We are building docker images in CodeBuild. This works fine but we have a "HIGH" security hub finding because we had to enable priviledged mode:
CodeBuild.5 CodeBuild project environments should not have privileged mode enabled
I'm currently looking for a way to build docker images without using priviledged mode. I saw this URL from AWS where they are also using priviledged mode.
How can I build docker images without using this mode so we are compliant with the security hub rules?
On
if we refer to AWS guide https://docs.aws.amazon.com/codebuild/latest/userguide/sample-docker.html
Because you use this build project to build a Docker image, select Privileged
since you're building docker image, codebuild would require privilegedMode=true
@ekeyse has shared the cdk doc that privilege mode is required otherwise it will fail
Specify true to enable running the Docker daemon inside a Docker container.
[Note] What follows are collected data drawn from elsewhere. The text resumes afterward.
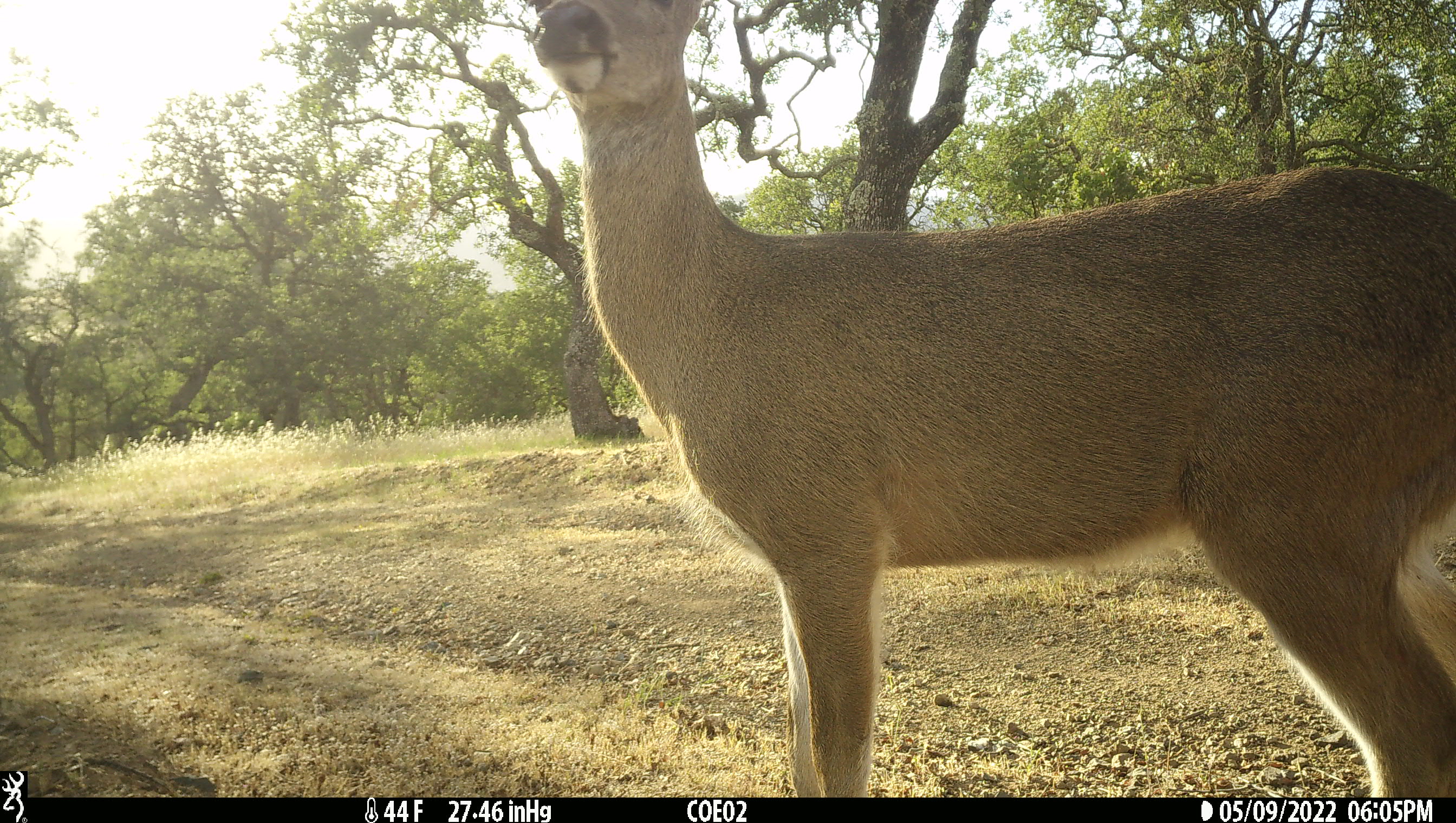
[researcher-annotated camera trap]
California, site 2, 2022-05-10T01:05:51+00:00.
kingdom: Animalia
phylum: Chordata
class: Mammalia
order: Artiodactyla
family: Cervidae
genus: Odocoileus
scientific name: Odocoileus hemionus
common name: mule deer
Mule deer (Odocoileus hemionus).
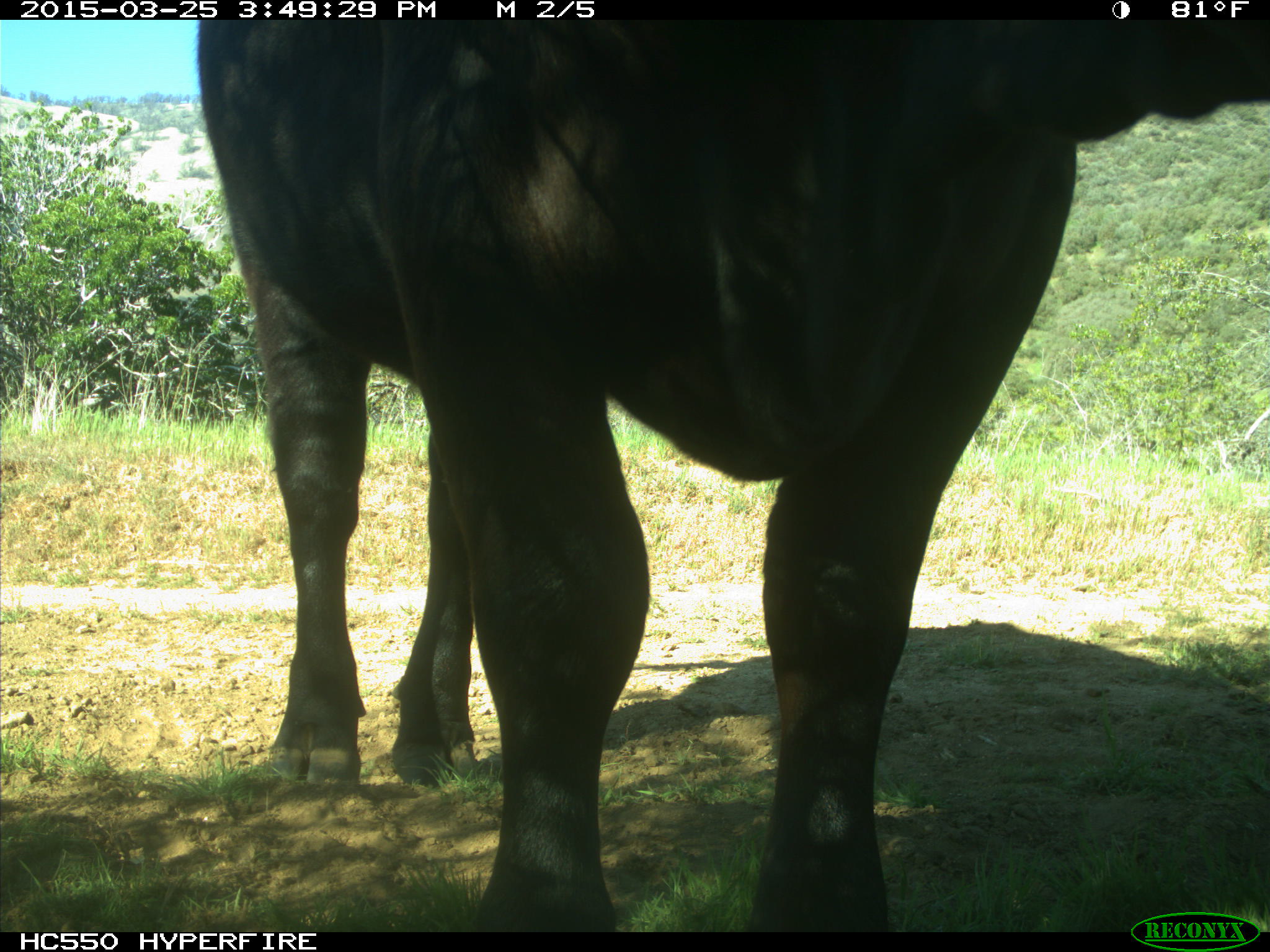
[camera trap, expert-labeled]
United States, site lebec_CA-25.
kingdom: Animalia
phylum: Chordata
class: Mammalia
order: Artiodactyla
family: Bovidae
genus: Bos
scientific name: Bos taurus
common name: domestic cow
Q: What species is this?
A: Bos taurus (domestic cow).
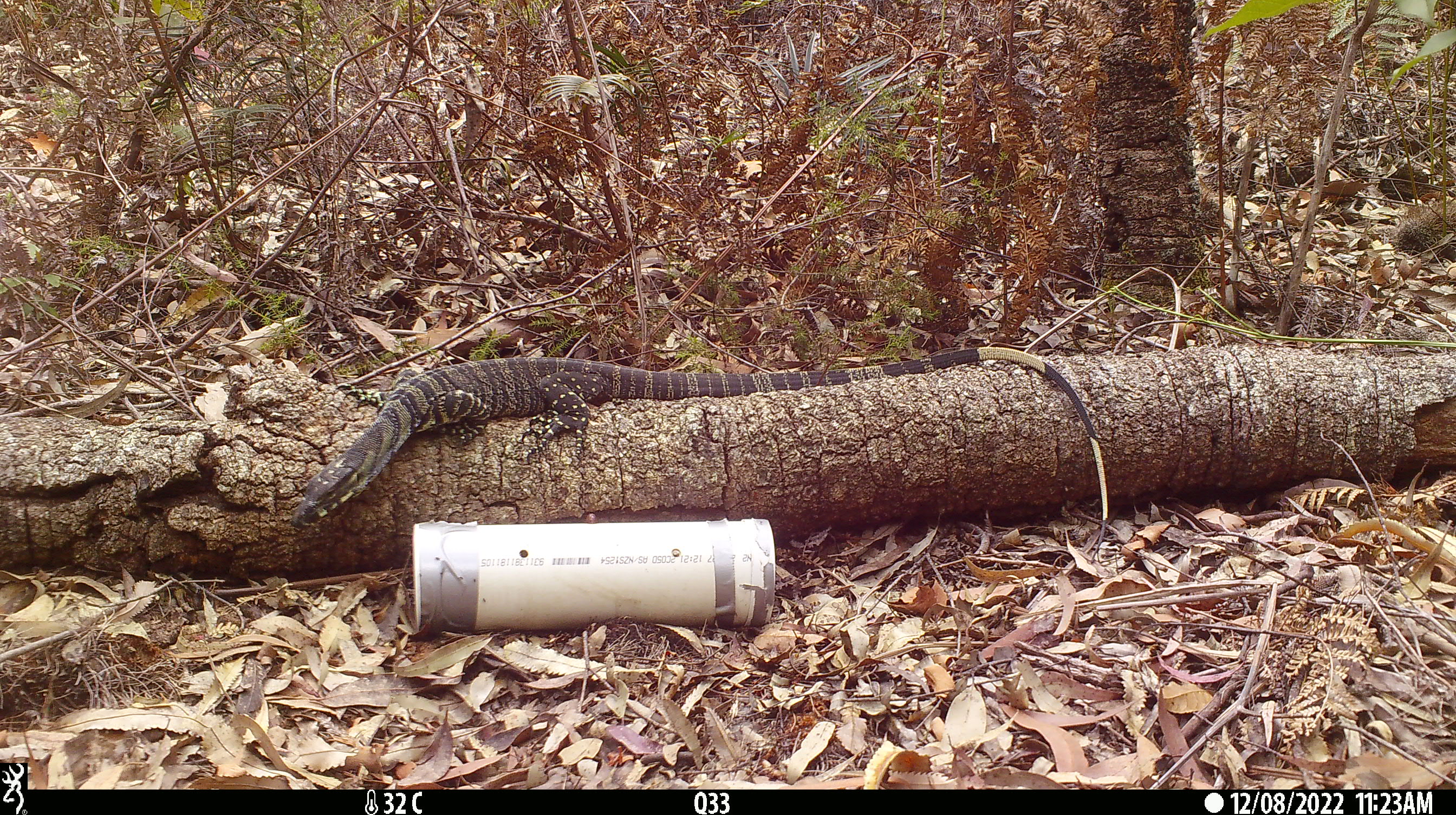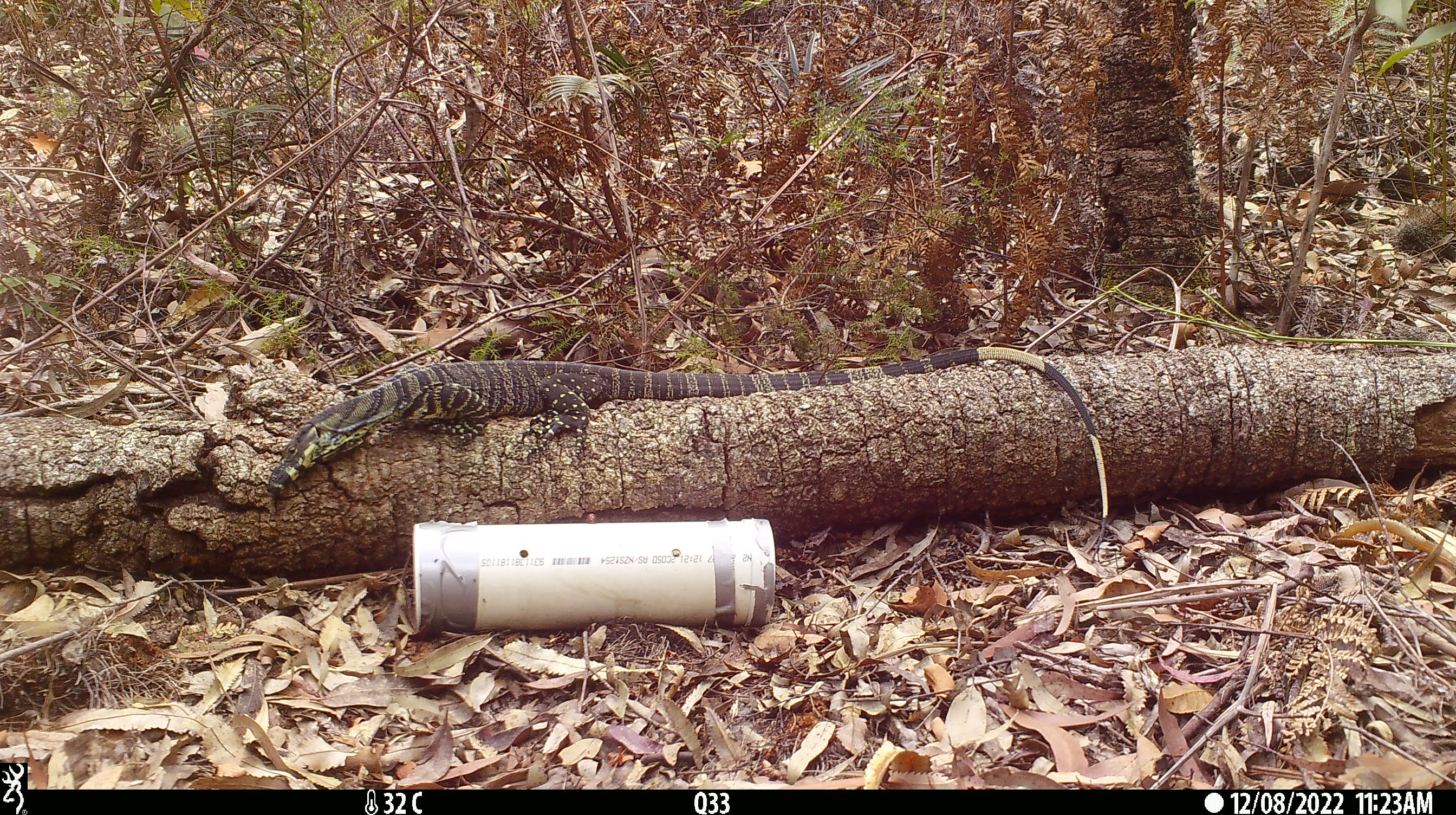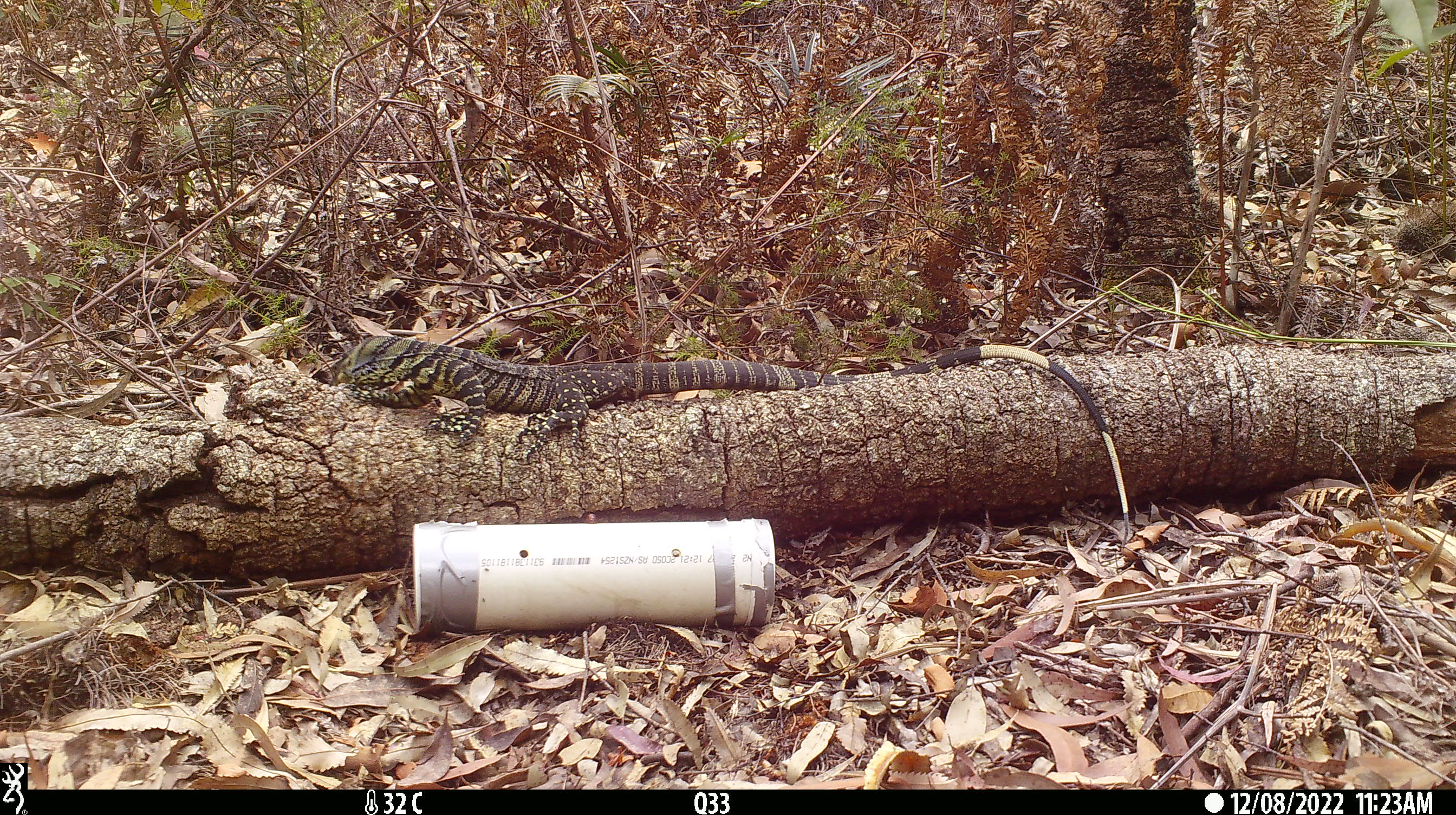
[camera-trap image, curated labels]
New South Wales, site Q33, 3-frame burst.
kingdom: Animalia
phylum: Chordata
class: Reptilia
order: Squamata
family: Varanidae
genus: Varanus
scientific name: Varanus varius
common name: lace monitor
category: goanna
This value must be set to true only if this build project will be used to build Docker images, and the specified build environment image is not one provided by AWS CodeBuild with Docker support. Otherwise, all associated builds that attempt to interact with the Docker daemon will fail.
I personally think that security hub is informing you that there is codebuild project running on privilege mode, you may ignore if that is intended
You can do it throughout aws cli.
Here is AWS Documentation
There is no way (for now) to do it throughout AWS console. But you can see your configuration here on console:
AWS Config > Resources > my-project-name > View Configuration Item (JSON)
and you can check the result afterwards.